И переписка с горцами! И когда при тебе их бьют, а ты не смеешь слова сказать. Отчего это? Откуда это рабье?
Презрение невежд, фанатичные моллы! И прошения, и справки, которые поступают в департамент! Бросить службу? А с чем — к народу? И кто пойдет за ним? «Безумец! Создать масонскую ложу!» Сколько их — и бунтов! и возмущений! На одного с дубиной — десять штыков! И нищие! О боже, сколько их! Нищих, исступленных дервишей, которые по обету никогда не моются; к поясу привязан сосуд из тыквы — это и сумка, и сосуд для воды; и шкура пантеры накинута на плечи — днем плащ, а ночью одеяло; и палка с железным острием в руке — отгонять собак, и войлочная шапка с густой бахромой, ниспадающей на глаза: помеха, чтоб не смел глядеть на небо, обитель всевышнего, ибо удел смертного — не отрывать взоров от земли. И бредовые их рассказы о мучениях борцов за власть! И люди верят дервишу, заученно повторяя за ним, когда он, семижды обвязываясь поясом, состоящим из разноцветных веревок, связывает семь низменных страстей человека: себялюбие, гнев, скупость, невежество, алчность, чревоугодие и похоть, а затем семижды развязывается, выпуская на волю семь возвышенных страстей — великодушие, кротость, щедрость, богобоязнь, любовь к аллаху, нравственное насыщение и истязание плоти.

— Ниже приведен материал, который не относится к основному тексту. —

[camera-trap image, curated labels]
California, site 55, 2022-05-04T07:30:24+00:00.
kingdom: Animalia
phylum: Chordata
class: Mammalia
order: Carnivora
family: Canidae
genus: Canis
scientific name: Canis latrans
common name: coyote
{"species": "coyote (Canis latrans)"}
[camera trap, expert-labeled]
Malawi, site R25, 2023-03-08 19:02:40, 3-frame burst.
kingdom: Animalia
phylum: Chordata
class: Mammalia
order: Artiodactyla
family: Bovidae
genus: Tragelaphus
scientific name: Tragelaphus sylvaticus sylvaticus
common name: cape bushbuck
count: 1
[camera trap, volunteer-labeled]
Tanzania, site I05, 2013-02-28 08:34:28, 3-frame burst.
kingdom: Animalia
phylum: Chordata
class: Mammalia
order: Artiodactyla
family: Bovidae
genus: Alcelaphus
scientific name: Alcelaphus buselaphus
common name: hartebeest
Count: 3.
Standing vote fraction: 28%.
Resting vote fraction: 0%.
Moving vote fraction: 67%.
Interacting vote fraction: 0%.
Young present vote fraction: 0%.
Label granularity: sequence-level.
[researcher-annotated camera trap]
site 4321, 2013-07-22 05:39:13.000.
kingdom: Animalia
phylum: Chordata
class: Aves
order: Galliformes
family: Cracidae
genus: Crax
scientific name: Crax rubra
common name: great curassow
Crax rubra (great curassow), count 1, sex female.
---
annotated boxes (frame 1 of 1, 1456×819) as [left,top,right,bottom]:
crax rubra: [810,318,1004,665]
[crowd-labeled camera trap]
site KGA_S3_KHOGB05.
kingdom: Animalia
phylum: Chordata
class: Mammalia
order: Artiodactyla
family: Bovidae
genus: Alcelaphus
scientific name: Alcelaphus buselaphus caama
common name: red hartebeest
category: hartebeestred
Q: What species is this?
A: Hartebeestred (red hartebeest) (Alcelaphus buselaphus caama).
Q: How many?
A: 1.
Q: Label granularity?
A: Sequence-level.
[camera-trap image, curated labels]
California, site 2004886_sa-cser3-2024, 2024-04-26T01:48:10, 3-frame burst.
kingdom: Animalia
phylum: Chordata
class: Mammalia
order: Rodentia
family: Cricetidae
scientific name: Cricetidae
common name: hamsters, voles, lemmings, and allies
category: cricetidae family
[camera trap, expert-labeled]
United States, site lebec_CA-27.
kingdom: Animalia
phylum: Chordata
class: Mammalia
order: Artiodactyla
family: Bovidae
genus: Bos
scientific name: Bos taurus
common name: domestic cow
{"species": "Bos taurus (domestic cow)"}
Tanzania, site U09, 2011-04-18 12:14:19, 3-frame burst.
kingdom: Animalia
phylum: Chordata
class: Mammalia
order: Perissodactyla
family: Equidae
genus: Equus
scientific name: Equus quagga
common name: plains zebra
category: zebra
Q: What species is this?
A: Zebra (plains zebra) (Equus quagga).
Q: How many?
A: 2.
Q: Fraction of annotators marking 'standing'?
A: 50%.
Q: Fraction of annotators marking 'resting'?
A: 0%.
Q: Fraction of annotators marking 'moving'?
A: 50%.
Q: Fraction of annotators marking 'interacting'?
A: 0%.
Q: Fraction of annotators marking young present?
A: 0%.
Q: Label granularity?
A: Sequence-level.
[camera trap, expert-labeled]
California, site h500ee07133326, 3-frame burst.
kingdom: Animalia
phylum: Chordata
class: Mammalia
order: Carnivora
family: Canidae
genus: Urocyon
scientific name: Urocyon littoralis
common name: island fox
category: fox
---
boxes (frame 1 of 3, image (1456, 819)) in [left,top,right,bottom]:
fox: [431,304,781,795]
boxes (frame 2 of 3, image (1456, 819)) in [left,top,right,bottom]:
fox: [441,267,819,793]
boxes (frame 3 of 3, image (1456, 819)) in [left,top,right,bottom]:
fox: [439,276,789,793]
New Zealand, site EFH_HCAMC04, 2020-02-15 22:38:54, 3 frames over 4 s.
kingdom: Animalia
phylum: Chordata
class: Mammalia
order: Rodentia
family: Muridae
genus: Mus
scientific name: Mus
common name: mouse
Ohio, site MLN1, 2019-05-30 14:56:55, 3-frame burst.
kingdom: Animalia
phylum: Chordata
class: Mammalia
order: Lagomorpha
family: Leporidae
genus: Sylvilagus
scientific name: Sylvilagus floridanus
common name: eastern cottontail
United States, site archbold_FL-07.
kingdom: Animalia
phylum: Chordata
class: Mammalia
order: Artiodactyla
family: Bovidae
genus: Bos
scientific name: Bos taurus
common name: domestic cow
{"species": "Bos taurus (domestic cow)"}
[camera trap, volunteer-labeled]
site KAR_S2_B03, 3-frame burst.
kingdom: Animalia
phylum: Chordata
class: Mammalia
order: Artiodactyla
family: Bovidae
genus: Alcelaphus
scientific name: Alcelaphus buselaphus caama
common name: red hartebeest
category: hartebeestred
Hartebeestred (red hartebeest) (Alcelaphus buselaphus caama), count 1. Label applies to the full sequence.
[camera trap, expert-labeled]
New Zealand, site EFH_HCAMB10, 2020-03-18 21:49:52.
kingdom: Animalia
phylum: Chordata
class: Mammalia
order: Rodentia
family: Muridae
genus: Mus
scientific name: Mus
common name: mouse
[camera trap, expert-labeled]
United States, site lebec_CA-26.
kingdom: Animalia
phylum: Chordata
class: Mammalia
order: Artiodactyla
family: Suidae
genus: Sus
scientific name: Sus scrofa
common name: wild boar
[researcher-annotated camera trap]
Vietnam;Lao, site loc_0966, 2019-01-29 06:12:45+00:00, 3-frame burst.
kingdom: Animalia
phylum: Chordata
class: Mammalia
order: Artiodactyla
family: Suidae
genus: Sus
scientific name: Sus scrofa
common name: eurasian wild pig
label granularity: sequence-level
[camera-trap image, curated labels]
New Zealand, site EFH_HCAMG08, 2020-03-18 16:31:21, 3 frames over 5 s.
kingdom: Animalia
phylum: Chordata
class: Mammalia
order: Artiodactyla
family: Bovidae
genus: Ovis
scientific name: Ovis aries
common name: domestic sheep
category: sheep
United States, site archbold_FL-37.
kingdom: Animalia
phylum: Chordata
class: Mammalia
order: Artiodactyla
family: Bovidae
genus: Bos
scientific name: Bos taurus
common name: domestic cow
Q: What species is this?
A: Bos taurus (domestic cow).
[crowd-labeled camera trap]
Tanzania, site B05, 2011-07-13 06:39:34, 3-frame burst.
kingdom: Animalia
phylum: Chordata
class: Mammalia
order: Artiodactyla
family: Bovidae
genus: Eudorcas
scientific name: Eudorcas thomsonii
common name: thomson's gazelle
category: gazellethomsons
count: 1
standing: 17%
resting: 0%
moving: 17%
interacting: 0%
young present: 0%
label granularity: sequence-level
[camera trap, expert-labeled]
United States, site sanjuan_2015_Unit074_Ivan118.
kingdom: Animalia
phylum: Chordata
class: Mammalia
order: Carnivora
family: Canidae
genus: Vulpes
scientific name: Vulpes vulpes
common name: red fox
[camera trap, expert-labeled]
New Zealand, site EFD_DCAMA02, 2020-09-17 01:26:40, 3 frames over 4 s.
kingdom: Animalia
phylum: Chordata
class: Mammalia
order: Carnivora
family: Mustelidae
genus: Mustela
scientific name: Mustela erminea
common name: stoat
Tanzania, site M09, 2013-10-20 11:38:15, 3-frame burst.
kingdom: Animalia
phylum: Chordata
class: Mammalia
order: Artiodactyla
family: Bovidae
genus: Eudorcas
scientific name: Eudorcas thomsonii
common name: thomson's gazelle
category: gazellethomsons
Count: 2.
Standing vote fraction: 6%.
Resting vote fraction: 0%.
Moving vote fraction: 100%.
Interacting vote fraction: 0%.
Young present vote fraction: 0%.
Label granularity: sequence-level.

Вышел Фатали однажды на балкон, облокотился на перила — Тубу затеяла уборку, вывесила ковер, почти новый, красивый, узоры так и горели на солнце, а тут — нищий старик: «Помогите, ради аллаха, дети голодают!» Жаль стало старика: «Эй, хочешь ковер? Постелишь в лачуге…» А нищий не верит. «Я тебе его спущу, а ты хватай и беги, пока жена не видит». И спустил нищему ковер. А Тубу: «Фатали, здесь же висел ковер! Куда он девался?» — «Понятия не имею». — «Но ведь ковер!» Фатали пожимает плечами: у него, мол, голова занята более возвышенными делами, чем какой-то ковер.
И эта канцелярская круговерть, этот блестящий паркет, эти яркие люстры, эти зеркала! И начищенные хромовые сапоги, излучающие свет, — у каждой пары свой скрип, и нескончаем долгий разговор: о дамах, пикниках, рейдах, вылазках, балах, званых обедах по случаю приезда принца персидского или консула османского, встречах и проводах полководцев славной победоносной армиц, театральных комедиях, о примадонне Аделаиде Рамони («Вы рамонист?»), низкий тенор, фразирует безукоризненно правильно, голос гибок, а сама как хороша!.. И две сестры Вазоли («Ах, вы вазолист!..»), сопрано и контральто или, вернее, меццо-сопрано — нет еще той уверенности, того напора, который требуется от певиц, но зато какая страсть!.. Оранжереи ограблены,
Пела итальянская труппа, кажется, «Норму», а может, «Роберта». Музыка то грустно-торжественная, то страстно-нежная, то разгульно-веселая. Глаза персидского принца Бехман-Мирзы равнодушно скользили по женским лицам, а сверкающий взор экс-наиба Шамиля Хаджи-Мурата беспрерывно перебегал с одного женского лица на другое, но почти равнодушно — его занимали иные думы, иная тревожила мысль. Еще до представления Фатали спросил у Хаджи-Мурата, очень ему хотелось узнать о судьбе Сальми-хатун, той беглой горянки, чью дочь Хаджи-Мурат подарил своему мюриду.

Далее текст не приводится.